The effect of this narrow view is the “included child”, always identifiable as different and inevitably on the margins of school life.

A second problem concerns the failure to take account of the views of young people and their parents. Young people have many insights into how inclusion might be achieved and have strong views, based on their own experience, on what not to do. Yet their views are largely ignored. Parents have developed many successful inclusion strategies. Yet, they have at best been kept at arm’s length and at worst patronised and ignored.

Finally, accountability measures - inspections, quality assurance procedures, testing and league tables - all place pressures on schools which discourage inclusiveness and equity.

While the picture I have painted here is a rather bleak one, there are grounds for optimism.
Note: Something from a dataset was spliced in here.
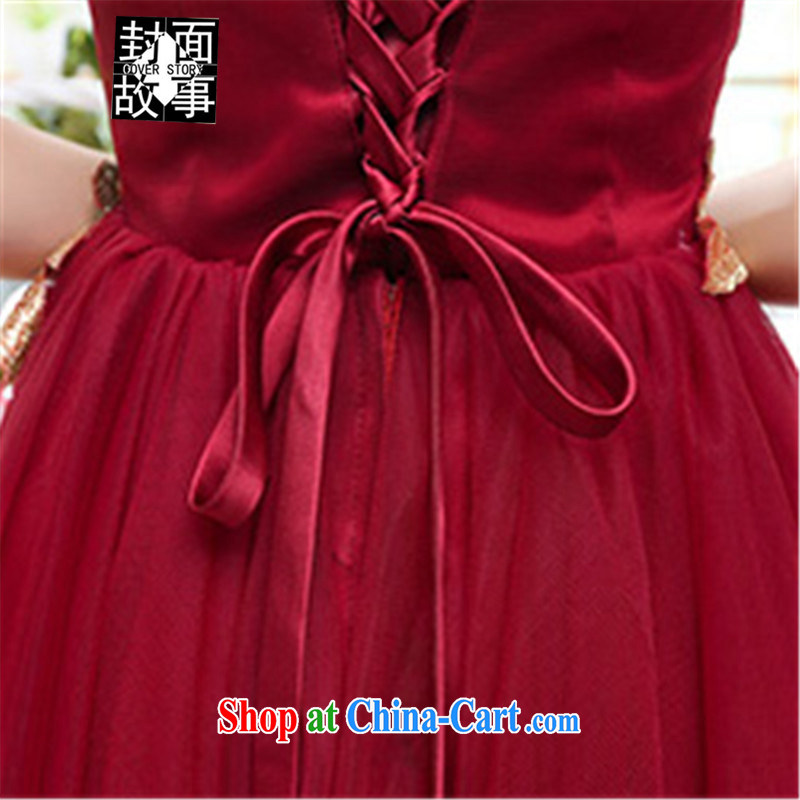 Cover Story 2015 summer elegant lady snow woven embroidery sleeveless dresses dress the skirt with sister bridesmaid clothing bridal load wine red XL, the cover story (cover story), online shopping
MSPs appear to understand that inclusion - for all children - can only be achieved by simultaneously tackling exclusion within educational establishments and within the system as a whole.
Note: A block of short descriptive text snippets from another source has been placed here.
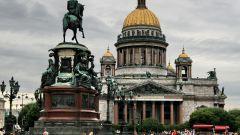 Как найти человека по имени в Санкт-Петербурге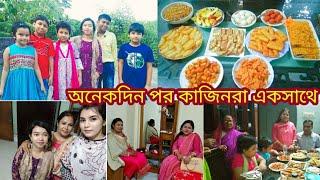 কাজিনদের সাথে কিছু সময়||মেহমানদের জন্য বিকেলের নাস্তার আয়োজন||Bangladeshi Blogger Aunto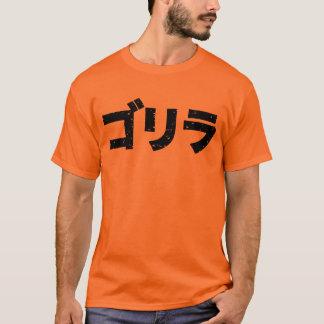 日本のなゴリラの黒(損なわれる) Tシャツ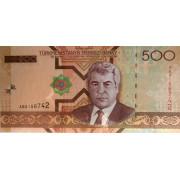 500 манат 2005 год. Туркменистан
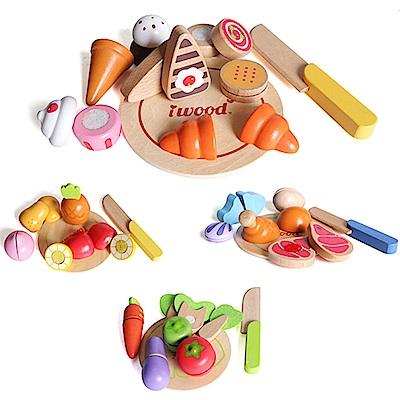 木玩世家 I Wood 兒童木製家家酒切切樂玩具 (共4款可任選)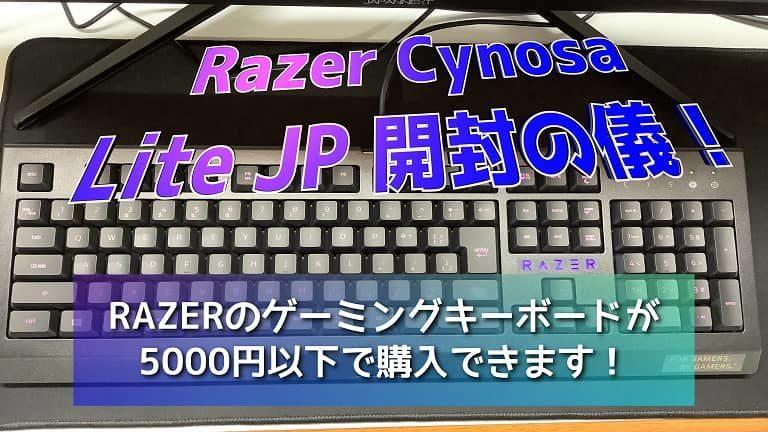 Razer Cynosa Lite Jp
In an effort to generate an informed debate on inclusion and influence policy and practice, Stirling University has funded a participation, inclusion and equity research (PIER) network. We will be looking to ensure that those with most direct experience of inclusion and exclusion - young people, parents and adults - inform our work directly by identifying the conditions for successful inclusion and specifying the kinds of consequences (rather than outcomes) which are acceptable to them.
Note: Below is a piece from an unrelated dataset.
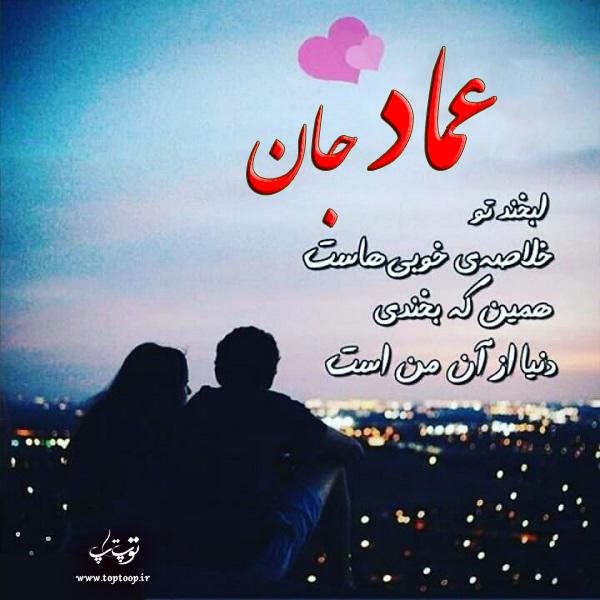 دانلود عکس نوشته اسم عماد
On a more practical level, the Equity Group has established an inclusive learning network which is to be launched tomorrow (Saturday). Funded by the Scottish Executive, the network seeks to bring teachers and parents together in an exciting initiative to learn about working collaboratively to ensure that disabled children are included in mainstream schools effectively. Six local authorities have joined so far, but the Equity Group hopes eventually to increase participation across Scotland.

Nicol Stephen, Deputy Education Minister, has said that what was needed was “a response to the blood, sweat and tears - too often and too many - of parents who are battling with the system”. The establishment of the two networks will, hopefully, create some impetus towards that change. Then, perhaps, we might have something to celebrate.

Julie Allan is professor of education in the Institute of Education, Stirling University, and director of the PIER network.